**SOURCE TEXT:**
———

# A couple of my 8th scale cars



## John F (May 31, 2001)

I finally got around to taking some pics of these

My 8th scale 85 IROC. Pretty much built right out of the box, except for the blue paint I didn't do too much else. The color is Testors Sapphire Blue Metal Flake. Shot right out of the rattle can.











Next is my 82 anniversary Corvette. Again pretty much oob, although I did get a little more creative with the paint.
The color is Boyds Sunburst Orange from Testors.











I just started another one of these. I think I'm going to customize with an IROC motor and a set of Iroc wheels from the parts box.


http://s155.photobucket.com/albums/s306/jmf1964/8th scale car collection/

thanks for looking


----------



## superduty455 (Jun 21, 2000)

Nice stuff. I always liked those 1/8 scale kits. That IROC is one of my favorites. Yours look great.
Chris


----------



## Steve244 (Jul 22, 2001)

Nice! more pics please (underneath, pop the hood, interior etc.)


----------



## John F (May 31, 2001)

Sorry, there are more pics at the photobucket link.

Superduty, When I built the IROC, I had an 86 Z28 that I was trying to restore, the model is pretty much what the car would have looked like were I able to finish it. Unfortunatly the tranny died and the budget would not allow for a repair of that magnitude so I sold it.

Thanks for the comments.

John


----------



## RUSSELL ZACHRY (Aug 4, 1999)

Wow those look great, I may have to try a large scale car. How long are those ?
Thanks, Russell


----------



## John F (May 31, 2001)

the iroc is 23" the corvette is 22"

you can still find them on ebay, but they do get a little pricey.


----------



## SoleSky (Feb 20, 2009)

Is there a website where you can buy 1/8 scale kit cars? Those look awesome by the way!


----------



## John F (May 31, 2001)

Monogram discontinued those kits 5 or 6 years ago, I got these on ebay.


----------



## superduty455 (Jun 21, 2000)

Hey John, I keep coming back to look at that Camaro. If I were to only do one more thing to completely finish it I would paint the window rubbers semi-gloss black. That would make it look even more realistic. 
I wish that with these big kits Revell/Monogram would have thought of adding window masks so that the black seal around these big greenhouse like windows could be sprayed. 
Otherwise I love how smooth the Camaro looks. And very clean.

———

**DATASET RECORDS:**

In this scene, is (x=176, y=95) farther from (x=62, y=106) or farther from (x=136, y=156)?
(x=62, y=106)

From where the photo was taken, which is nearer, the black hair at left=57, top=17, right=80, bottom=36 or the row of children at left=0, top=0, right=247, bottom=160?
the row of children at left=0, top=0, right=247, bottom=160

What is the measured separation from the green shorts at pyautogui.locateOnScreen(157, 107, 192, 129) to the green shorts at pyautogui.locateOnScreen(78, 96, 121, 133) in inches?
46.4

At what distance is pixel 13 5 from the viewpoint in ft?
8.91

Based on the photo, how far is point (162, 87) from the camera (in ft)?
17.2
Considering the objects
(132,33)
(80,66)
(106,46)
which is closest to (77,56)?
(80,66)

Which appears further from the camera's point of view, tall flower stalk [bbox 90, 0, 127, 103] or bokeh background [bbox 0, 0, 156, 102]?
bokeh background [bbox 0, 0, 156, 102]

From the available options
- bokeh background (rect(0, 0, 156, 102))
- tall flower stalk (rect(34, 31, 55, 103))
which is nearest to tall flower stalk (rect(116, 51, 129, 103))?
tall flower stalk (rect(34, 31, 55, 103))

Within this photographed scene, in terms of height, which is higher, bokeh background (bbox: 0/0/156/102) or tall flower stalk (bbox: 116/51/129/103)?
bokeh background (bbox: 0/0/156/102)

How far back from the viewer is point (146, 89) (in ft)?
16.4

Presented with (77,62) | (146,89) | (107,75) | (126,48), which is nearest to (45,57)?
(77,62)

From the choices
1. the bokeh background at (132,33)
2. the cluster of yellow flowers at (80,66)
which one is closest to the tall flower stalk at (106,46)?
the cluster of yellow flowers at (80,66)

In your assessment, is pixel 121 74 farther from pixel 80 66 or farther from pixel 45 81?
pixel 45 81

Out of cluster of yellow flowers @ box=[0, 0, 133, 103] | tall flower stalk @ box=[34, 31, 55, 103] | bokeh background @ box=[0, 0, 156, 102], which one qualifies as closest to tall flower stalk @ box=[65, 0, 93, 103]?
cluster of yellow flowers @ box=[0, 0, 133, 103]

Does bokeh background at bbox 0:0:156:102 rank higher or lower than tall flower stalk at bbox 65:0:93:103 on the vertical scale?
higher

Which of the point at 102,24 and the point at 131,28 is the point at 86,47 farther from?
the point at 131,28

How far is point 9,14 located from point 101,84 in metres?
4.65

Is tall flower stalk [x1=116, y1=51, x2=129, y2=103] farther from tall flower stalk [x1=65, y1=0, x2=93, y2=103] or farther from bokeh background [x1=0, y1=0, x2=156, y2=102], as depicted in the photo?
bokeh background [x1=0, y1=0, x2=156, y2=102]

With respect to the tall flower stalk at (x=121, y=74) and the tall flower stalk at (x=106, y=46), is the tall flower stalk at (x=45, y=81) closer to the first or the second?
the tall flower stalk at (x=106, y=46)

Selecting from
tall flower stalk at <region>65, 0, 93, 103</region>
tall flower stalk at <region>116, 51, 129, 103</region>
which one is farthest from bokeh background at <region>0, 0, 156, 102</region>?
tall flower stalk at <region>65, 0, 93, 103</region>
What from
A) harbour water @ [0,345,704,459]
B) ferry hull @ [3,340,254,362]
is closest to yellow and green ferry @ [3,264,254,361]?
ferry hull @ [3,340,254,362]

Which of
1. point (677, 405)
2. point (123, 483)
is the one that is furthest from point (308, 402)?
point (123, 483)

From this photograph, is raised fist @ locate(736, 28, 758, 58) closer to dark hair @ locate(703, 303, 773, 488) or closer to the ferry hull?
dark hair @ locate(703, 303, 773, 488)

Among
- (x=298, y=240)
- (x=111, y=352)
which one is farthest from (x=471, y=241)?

———

**PROBLEM 1:** Repeat everything in the 8th scale model car thread from "Next is my 82" down to "Orange from Testors.".
**PROBLEM 2:** Continue the 8th scale model car thread from where it stops.
The records come from a separate source.

**RIGHT ANSWER 1:**
Next is my 82 anniversary Corvette. Again pretty much oob, although I did get a little more creative with the paint.
The color is Boyds Sunburst Orange from Testors.

**RIGHT ANSWER 2:**
As far as the window rubbers are concerned I would just tape off with Tamiya tape and use semi-gloss black from Testors bottle using a #8 brush and stroke it one way only. I find the thickness of that paint works well with a wide brush and stroking only one direction leaves no brush marks. 
I'm guilty of not doing the same thing and have fixed the problems with this method. Not that you care or want to know, but just an FYI in case you want to do it.

Keep bringing out your builds. I love these big scale kits. I have yet to attempt one.
Chris


----------



## chuck_thehammer (Oct 24, 2007)

Great photo's and cars,

I have both the camaro and corvette, but I also have the non 82 special edition corvette.
I made the non 82 to look like my real 79 vette.

these are great models to build and show...

Chuck


----------



## Steve244 (Jul 22, 2001)

John F said:


> Sorry, there are more pics at the photobucket link.
> 
> John


Sorry, I missed the link the first time. It's worth the click!


----------



## John F (May 31, 2001)

I've just uploaded some pics of my 85 Corvette. Like the others it's built pretty much stock, not that it was an easy build, this kit was a nightmare.
The front bumper was crushed and the roof looked like it had a heavy weight on it. Just proves you should be careful what you buy on ebay.

The color is Boyds Dusty Rose Pearl from Testors











http://s155.photobucket.com/albums/s306/jmf1964/8th scale car collection/

more pics at link

These three are the only built ones I have.
I've just started another 82 vette I may post a wip when I get further along.
Thanks for looking.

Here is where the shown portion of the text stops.